• [Stated exercise 1]:
In the court order on Jane G. Green's alimony appeal, copy the passage that begins at the words "(2) The parties" and stops after "Court Rule 7(d).".
• [Stated exercise 2]:
Answer these questions from the court order on Jane G. Green's alimony appeal:
(a) On what date was the order decided?
(b) What did the Family Court's April 21, 2016 order do?
(c) On what date were the parties married?
• [Stated exercise 3]:
Write what comes next in the court order on Jane G. Green's alimony appeal, picking up from where the order stops.

• [Quoted passage]:
BEGIN

IN THE SUPREME COURT OF THE STATE OF DELAWARE
JANE G. GREEN,1 §
§ No. 259, 2016
Petitioner Below, §
Appellant, § Court Below—Family Court
§ of the State of Delaware
v. §
§ File No. CN15-01148
DANIEL D. GREEN, § Petition No. 16-10248
§
Respondent Below, §
Appellee. §
Submitted: September 23, 2016
Decided: December 12, 2016
Before VALIHURA, VAUGHN, and SEITZ, Justices.
ORDER
This 12th day of December 2016, upon consideration of the appellee’s
motion to strike the appellant’s reply brief, the appellant’s response, the appellee’s
reply, the parties’ briefs, and the record below, it appears to the Court that:
(1) The appellant, Jane G. Green (“Wife”), filed this appeal from the
Family Court’s April 21, 2016 order dismissing her petition for alimony. We find
no error or abuse of discretion in the Family Court’s decision. Accordingly, we
affirm the Family Court’s judgment.
(2) The parties were married on September 24, 1999, separated on
October 20, 2014, and divorced on May 4, 2015. The Wife filed a motion for
1
The Court previously assigned pseudonyms to the parties under Supreme Court Rule 7(d).

END

• [Stored records]:
BEGIN

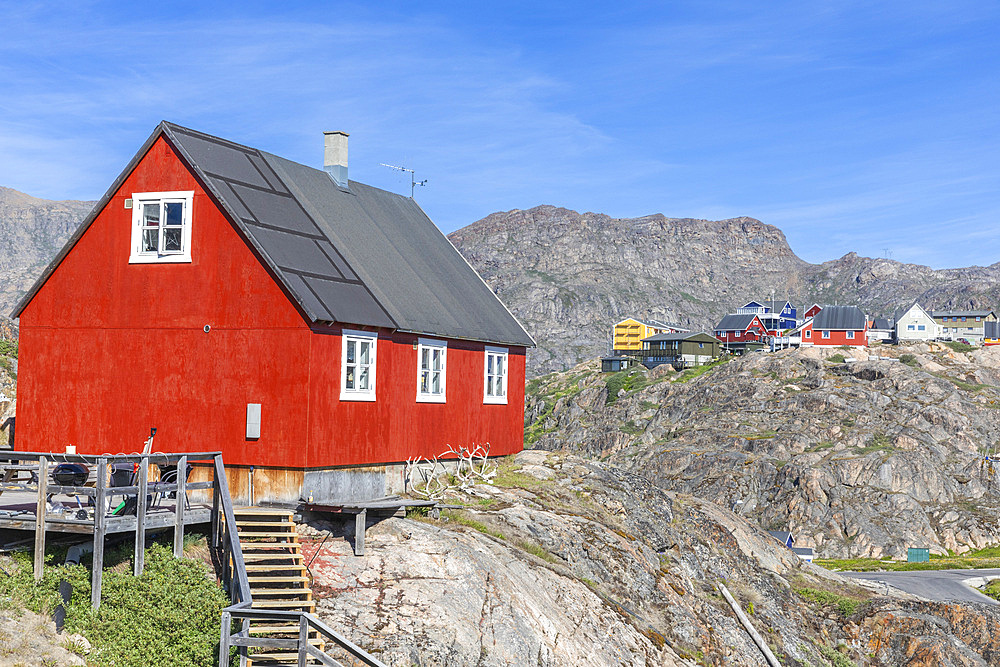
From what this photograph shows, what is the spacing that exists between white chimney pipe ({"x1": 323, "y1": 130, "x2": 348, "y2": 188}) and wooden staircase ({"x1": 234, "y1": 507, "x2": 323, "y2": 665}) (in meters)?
13.7

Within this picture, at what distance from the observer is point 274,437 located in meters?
22.7

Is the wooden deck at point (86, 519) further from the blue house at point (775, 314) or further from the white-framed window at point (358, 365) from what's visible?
the blue house at point (775, 314)

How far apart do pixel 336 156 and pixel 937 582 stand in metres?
53.6

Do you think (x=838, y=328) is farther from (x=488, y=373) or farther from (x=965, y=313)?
(x=488, y=373)

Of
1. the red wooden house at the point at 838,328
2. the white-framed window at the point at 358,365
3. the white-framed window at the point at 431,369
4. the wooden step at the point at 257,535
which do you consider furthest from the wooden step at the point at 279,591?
the red wooden house at the point at 838,328

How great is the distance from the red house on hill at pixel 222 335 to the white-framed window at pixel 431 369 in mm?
473

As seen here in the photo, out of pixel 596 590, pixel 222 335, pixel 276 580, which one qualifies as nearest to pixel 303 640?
pixel 276 580

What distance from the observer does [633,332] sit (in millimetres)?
175875

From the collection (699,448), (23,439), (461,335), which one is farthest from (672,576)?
(699,448)

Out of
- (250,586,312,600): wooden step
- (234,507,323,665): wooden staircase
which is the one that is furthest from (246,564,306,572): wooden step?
(250,586,312,600): wooden step

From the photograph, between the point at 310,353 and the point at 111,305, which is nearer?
the point at 310,353

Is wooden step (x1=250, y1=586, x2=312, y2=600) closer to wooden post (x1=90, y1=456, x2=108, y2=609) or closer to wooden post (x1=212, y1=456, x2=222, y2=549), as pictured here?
wooden post (x1=212, y1=456, x2=222, y2=549)

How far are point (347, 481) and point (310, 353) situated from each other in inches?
152

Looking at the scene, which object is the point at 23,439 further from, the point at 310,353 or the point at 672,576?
the point at 672,576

END

• [Task answer 1]:
(2) The parties were married on September 24, 1999, separated on
October 20, 2014, and divorced on May 4, 2015. The Wife filed a motion for
1
The Court previously assigned pseudonyms to the parties under Supreme Court Rule 7(d).

• [Task answer 2]:
(a) December 12, 2016.
(b) It dismissed the appellant's petition for alimony.
(c) September 24, 1999.

• [Task answer 3]:
interim and permanent alimony. In July 2015, the Family Court awarded the Wife
interim alimony of $1,075 per month. The interim alimony award provided that it
was subject to retroactive modification at the time of the final ancillary hearing.
(3) On January 19, 2016, the Family Court held the final ancillary hearing
on property division and alimony. In an order dated February 1, 2016 (“February
1, 2016 Order”), the Family Court divided the parties’ marital assets and bank
accounts, as well as the 401(k) of the appellee, Daniel D. Green (“Husband”),
65/35 in favor of the Wife. The Family Court denied the Wife’s request for
alimony because she failed to present evidence of her dependency at the ancillary
hearing. In an order dated March 7, 2016 and amended on March 8, 2016, the
Family Court denied the Wife’s motion for reargument of the Family Court’s
denial of alimony. The Wife did not appeal the Family Court’s judgment.
(4) On April 8, 2016, the Wife filed another petition for alimony. The
Family Court dismissed the petition on April 21, 2016. The Family Court held the
Wife’s petition was barred by the February 1, 2016 Order under the doctrine of res
judicata. This appeal followed.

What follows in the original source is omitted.